Real-time visualization of cannulation may also decrease the rate of post-ERCP pancreatitis that is significantly higher in the pregnancy population compared to controls (12 % vs. 5 %) [4 ]. This has been shown in a recent study demonstrating increased rates of stone clearance and decreased complication rates of US-guided techniques compared to bile aspirate guided radiation-free ERCP in pregnancy [6 ]. However, unlike our study, Huang et al. performed a two-stage ERCP: US-guided cannulation and stent placement, followed by stent and stone removal via conventional ERCP 2 weeks post-delivery [6 ]. Two recent case reports have also presented use of contrast-enhanced US-guided ERCP in pregnancy [7 ]
[8 ]. However, a non-contrast approach may be preferable, given the lack of safety data for the use of US contrast agents in pregnancy [1 ].
Although there were no immediate procedural complications, two patients experienced adverse outcomes during their pregnancy. Based on the limited case series, we are unable to conclude whether the procedure itself was a contributing factor to these outcomes. Although data suggest a potentially increased risk of preterm birth and small for gestational age in pregnant patients undergoing endoscopy, it is difficult to distinguish if this is related to the underlying gastrointestinal disease that prompted endoscopic evaluation. Notably, for hepatobiliary disease, the illness itself may be the primary driver of poor fetal outcomes rather than the procedure [9 ].
Concerns of increased procedural time and sedation can arise with this modified technique. Experts recommend that procedural time and sedation be minimized in pregnant patients undergoing endoscopy [2 ]. In our series, the average procedural time was relatively short at 18 minutes [10 ]. As such, it is unlikely that the use of TA US resulted in additional procedural time, and may have potentially shortened procedural times by facilitating CBD cannulation. Conscious sedation was used in amounts similar to doses given for conventional ERCP at our institution. Given our relatively short procedure time, TA US-guided ERCP does not likely require excess sedation compared to traditional ERCP.

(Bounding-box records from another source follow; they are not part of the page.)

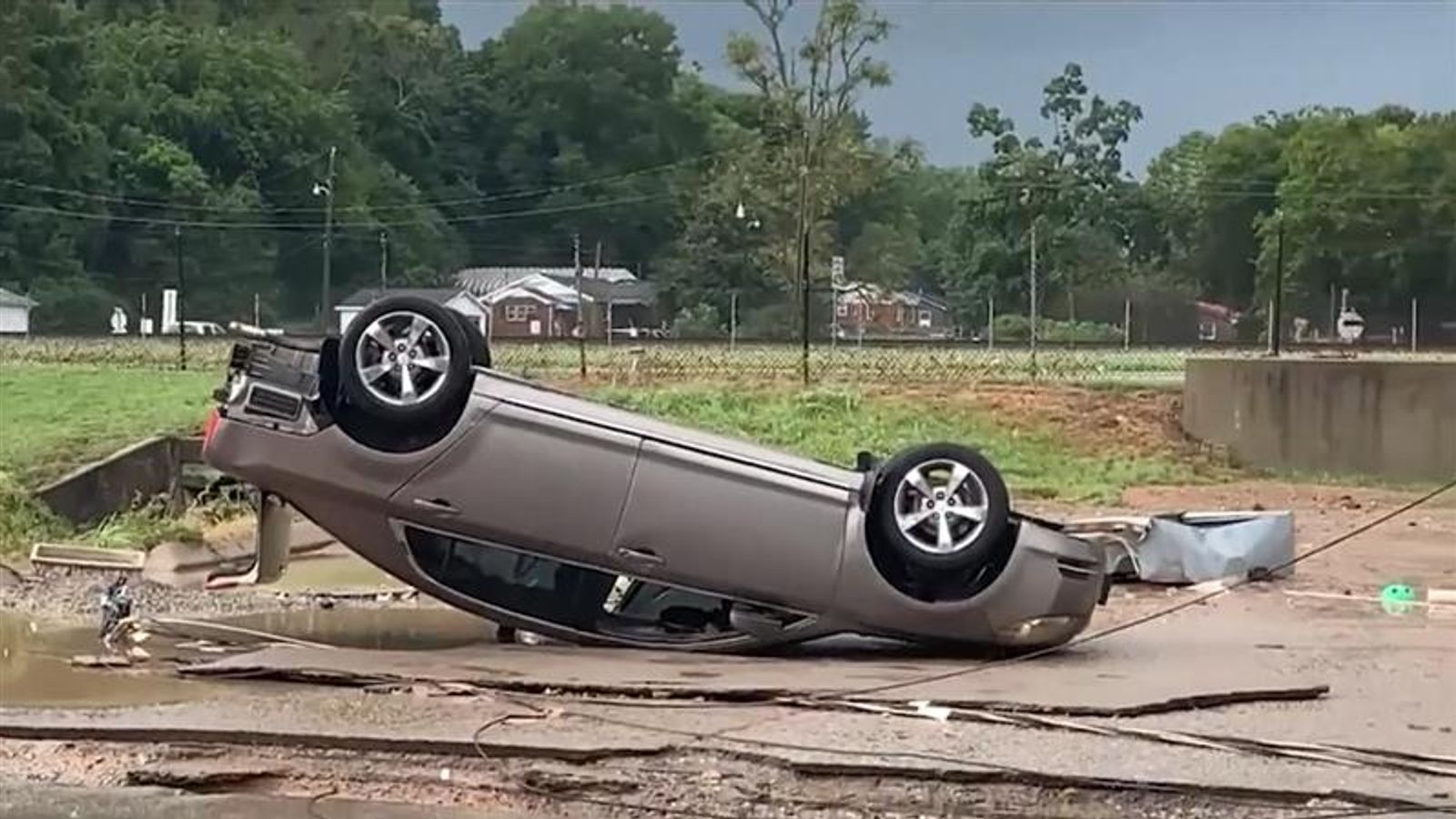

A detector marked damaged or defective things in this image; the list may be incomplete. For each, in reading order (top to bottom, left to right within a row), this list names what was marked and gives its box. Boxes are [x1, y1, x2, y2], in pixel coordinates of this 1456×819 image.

damaged metal sheet [1056, 510, 1296, 586]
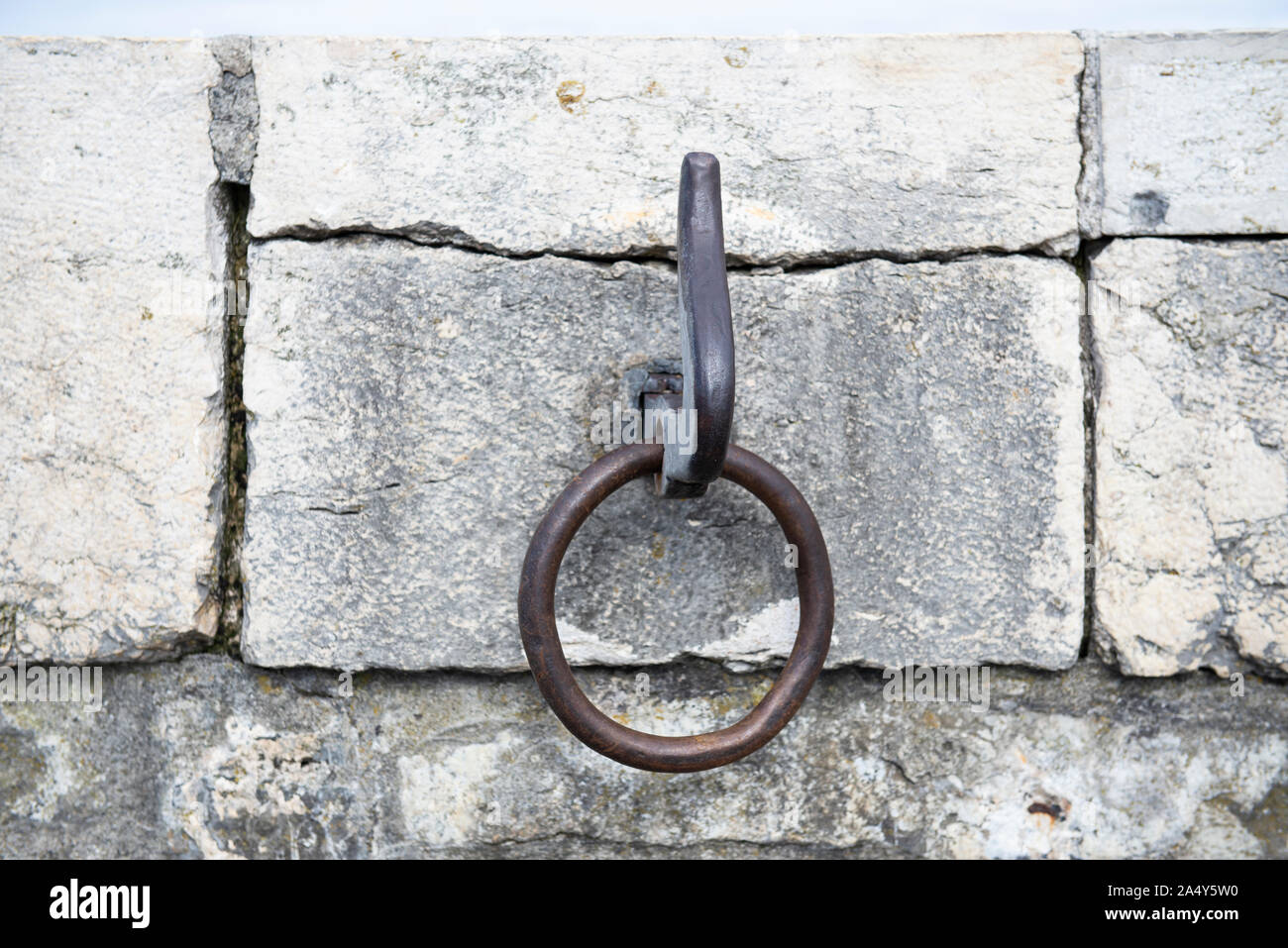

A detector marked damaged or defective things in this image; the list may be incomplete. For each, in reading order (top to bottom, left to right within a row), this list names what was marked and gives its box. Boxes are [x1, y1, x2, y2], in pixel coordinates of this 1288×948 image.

rusty metal ring [515, 442, 832, 769]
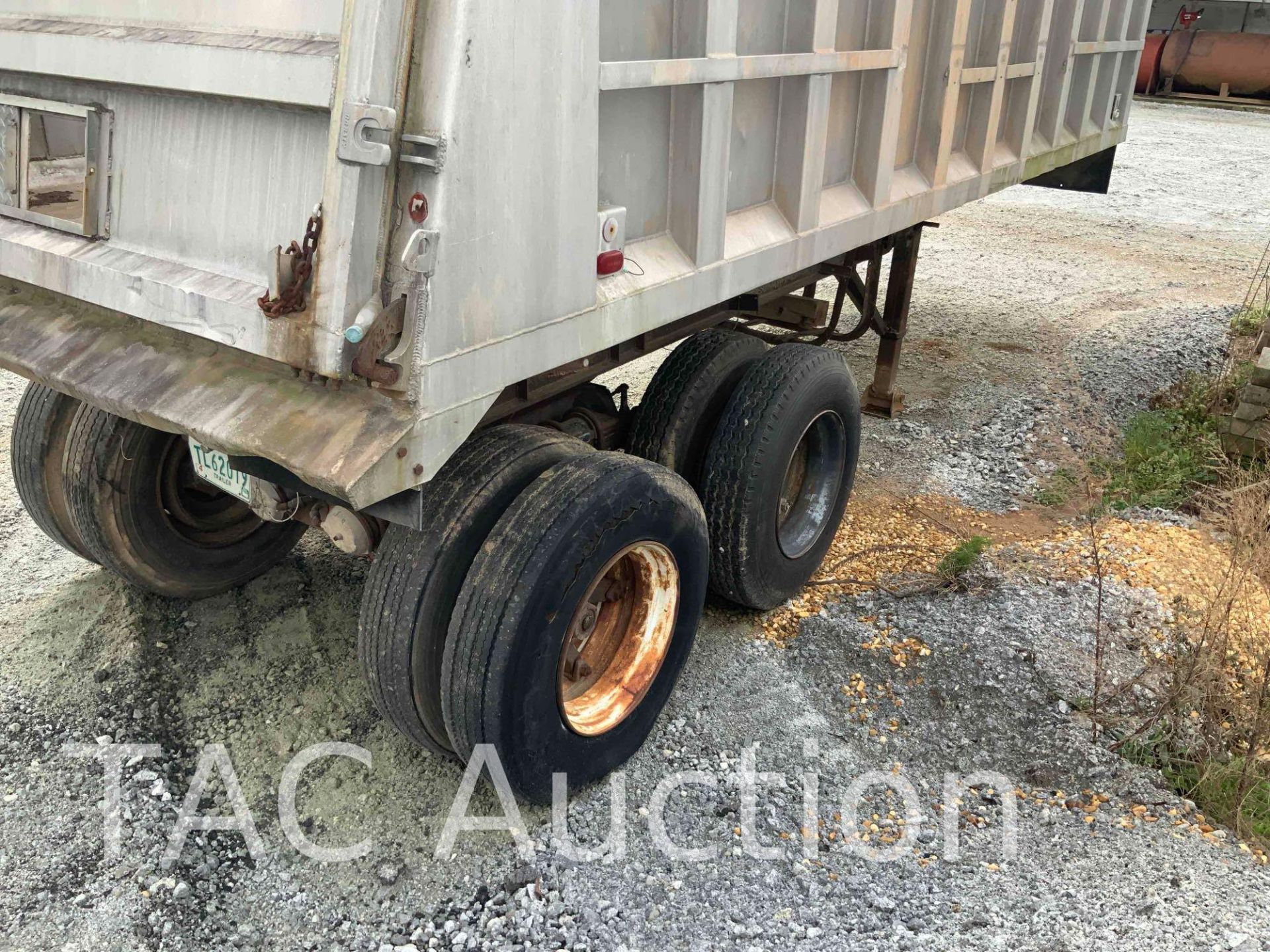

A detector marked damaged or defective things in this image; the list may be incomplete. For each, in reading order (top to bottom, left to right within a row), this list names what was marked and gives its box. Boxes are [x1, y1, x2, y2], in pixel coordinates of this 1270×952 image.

rusty chain [256, 210, 322, 318]
rusty steel wheel rim [772, 409, 843, 558]
rusty steel wheel rim [554, 543, 681, 736]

Lastly, TA US is portable and widely available. However, it’s widespread use to guide radiation-free ERCP in pregnancy may be limited by the requirement for a second operator, additional equipment and staff training, as well as coordination between radiology and gastroenterology departments. Nevertheless, in subsets of pregnant patients, particularly those in the first trimester of pregnancy who require ERCP and have significant objections to any degree of radiation, or in whom successful biliary cannulation is difficult without direct radiographic confirmation, real-time TA US-guided ERCP may be a potential option. Larger prospective cohort studies are necessary to establish the efficacy and safety of this technique.
Conclusion
Real-time single-step TA US-guided ERCP is a technically feasible and effective modality to obtain biliary access without the need for radiation. Unlike other radiation-free techniques, US-guided ERCP allows for real-time confirmation of biliary cannulation and facilitation of equipment exchange. In pregnant patients with suspected or documented choledocholithiasis, this technique should be considered as a potential modality to avoid all radiation exposure during ERCP.